WHAT YOU SHOULD DO: Could you reproduce the text of every item below word for word, leaving the pictures out of your answer?

DATASET CONTENT: Begin

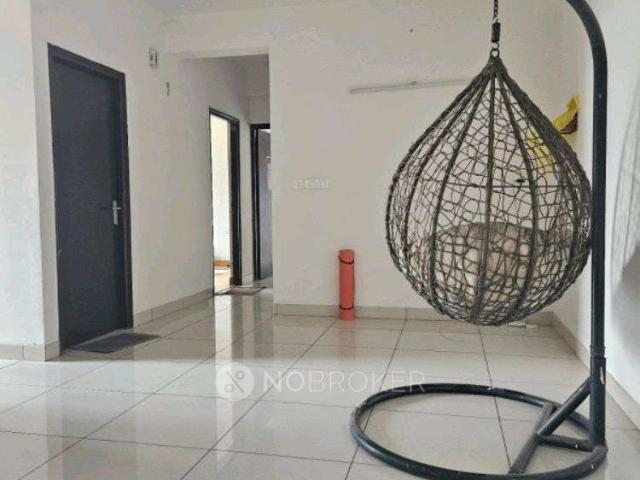Flat for rent in Arunachal Pradesh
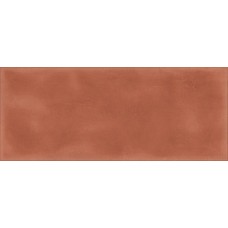 Mango ocher wall 02  25*60, Gracia Ceramica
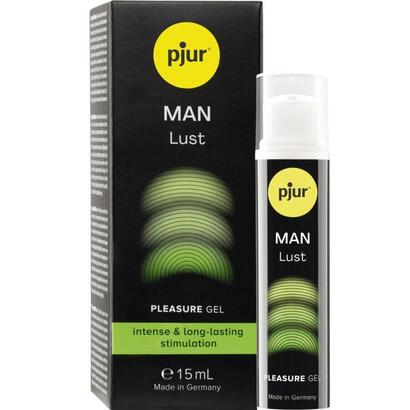 pjur-man-lust-gel-para-estimulacion-duradera-15-ml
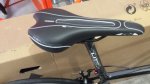 20160510_195925.jpg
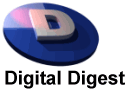 Visit Digital Digest: News, Articles, Downloads Visit Digital Digest: News, Articles, Downloads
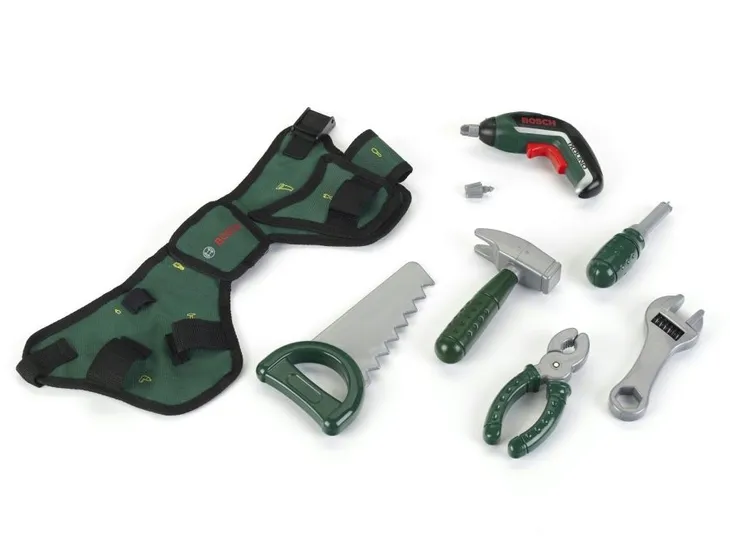 pas-z-narzedziami-bosch-efekty-wibracje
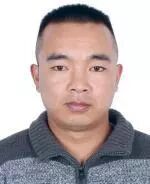 公安部公开通缉第二批50名重大在逃人员 每人悬赏10万元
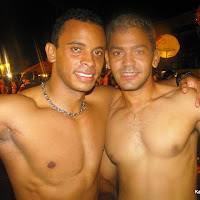  Voa_Voa_Chiclete_com_Banana_13_12_2009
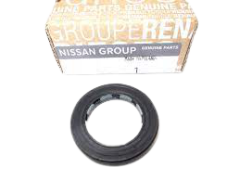 Těsnění Ložiska Originál Renault Nissan 26X42X7 3211300QAD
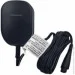   Panasonic (RE7-87) (WES6002K7661)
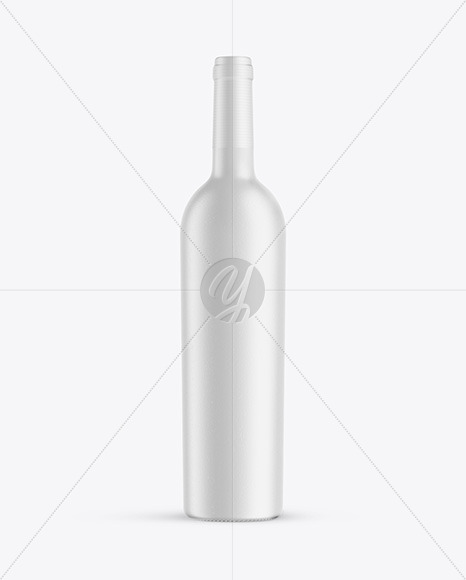 Download Ceramic Wine Bottle Mockup In Bottle Mockups On Yellow Images Object Mockups PSD Mockup Templates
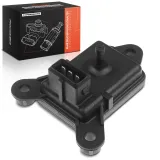 Sensor, Saugrohrdruck Frankberg 5481FB0017780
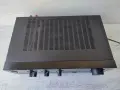 Стерео Усилвател Sony TA-F220 – Spontaneous Twin Drive, Made in Japan, снимка 5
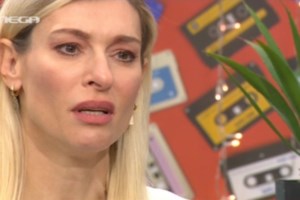 Σάλος με τις καταγγελίες κατά Κιμούλη από Δούκα, Γερονικολού, Παπουτσάκη και Ρουμελιώτη - Μηνύσεις από τον ηθοποιό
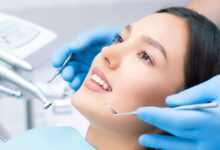 آیا کشورهای دیگر برای ایمپلنت دندان مناسب تر هستند؟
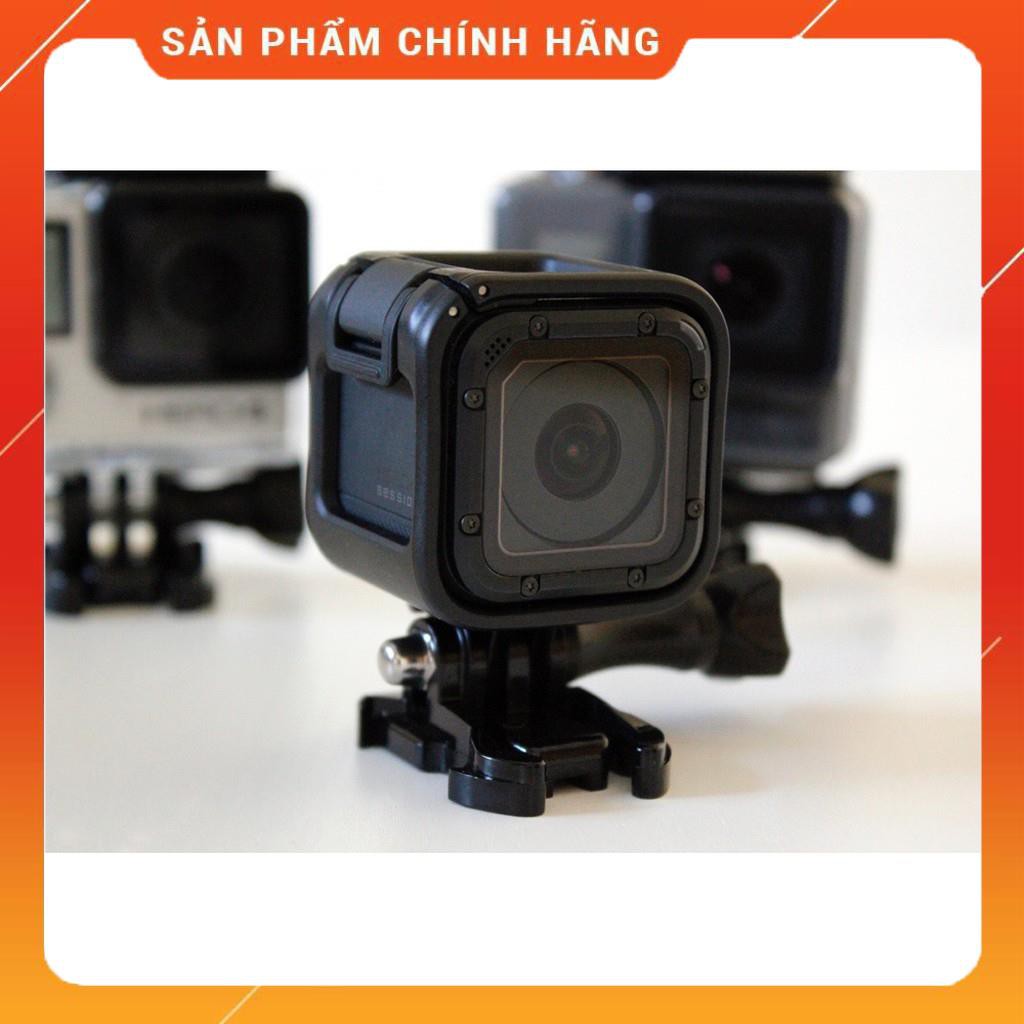 Camera hành trình Gopro hero 4 session hàng like new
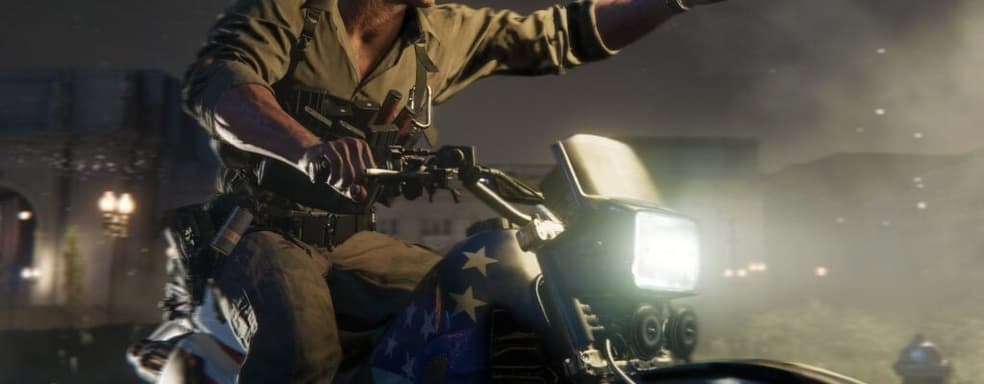 Глава Microsoft Gaming атаковал PlayStation. «Мы не будем внедрять гнусные платформенные решения»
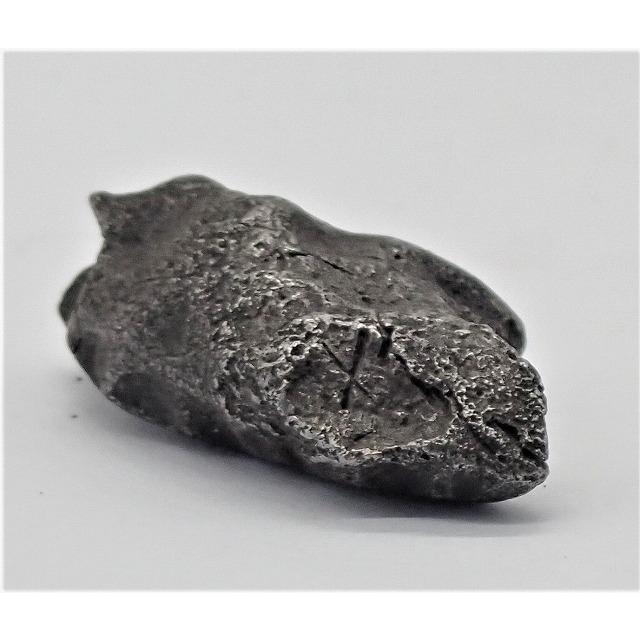 通販限定】シホテアリニ 隕石 原石 12.4g Sikhote-alin シホテアリン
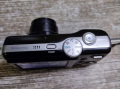 SAMSUNG S85 8.2mp фотоапарат, снимка 4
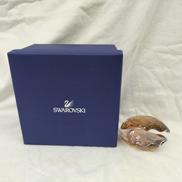 クリスタル|SWAROVSKI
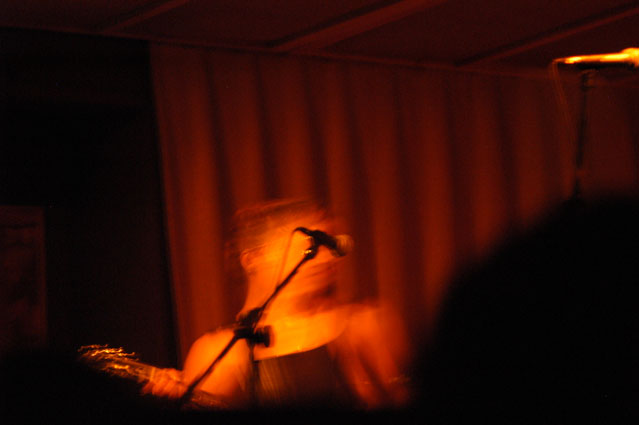 sinombre : 2003 06 27 : the hemlock : sf ca : 08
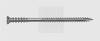 SWG 234466010 Justierschraube 6 mm 60 mm T-Profil Stahl verzinkt 100 St.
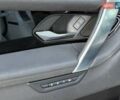 Белый Ленд Ровер Discovery Sport, объемом двигателя 2 л и пробегом 78 тыс. км за 27000 $, фото 15 на Automoto.ua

DATASET CONTENT: End

RESPONSE BELOW:
Flat for rent in Arunachal Pradesh
 Mango ocher wall 02  25*60, Gracia Ceramica
 pjur-man-lust-gel-para-estimulacion-duradera-15-ml
 20160510_195925.jpg
 Visit Digital Digest: News, Articles, Downloads Visit Digital Digest: News, Articles, Downloads
 pas-z-narzedziami-bosch-efekty-wibracje
 公安部公开通缉第二批50名重大在逃人员 每人悬赏10万元
  Voa_Voa_Chiclete_com_Banana_13_12_2009
 Těsnění Ložiska Originál Renault Nissan 26X42X7 3211300QAD
   Panasonic (RE7-87) (WES6002K7661)
 Download Ceramic Wine Bottle Mockup In Bottle Mockups On Yellow Images Object Mockups PSD Mockup Templates
 Sensor, Saugrohrdruck Frankberg 5481FB0017780
 Стерео Усилвател Sony TA-F220 – Spontaneous Twin Drive, Made in Japan, снимка 5
 Σάλος με τις καταγγελίες κατά Κιμούλη από Δούκα, Γερονικολού, Παπουτσάκη και Ρουμελιώτη - Μηνύσεις από τον ηθοποιό
 آیا کشورهای دیگر برای ایمپلنت دندان مناسب تر هستند؟
 Camera hành trình Gopro hero 4 session hàng like new
 Глава Microsoft Gaming атаковал PlayStation. «Мы не будем внедрять гнусные платформенные решения»
 通販限定】シホテアリニ 隕石 原石 12.4g Sikhote-alin シホテアリン
 SAMSUNG S85 8.2mp фотоапарат, снимка 4
 クリスタル|SWAROVSKI
 sinombre : 2003 06 27 : the hemlock : sf ca : 08
 SWG 234466010 Justierschraube 6 mm 60 mm T-Profil Stahl verzinkt 100 St.
 Белый Ленд Ровер Discovery Sport, объемом двигателя 2 л и пробегом 78 тыс. км за 27000 $, фото 15 на Automoto.ua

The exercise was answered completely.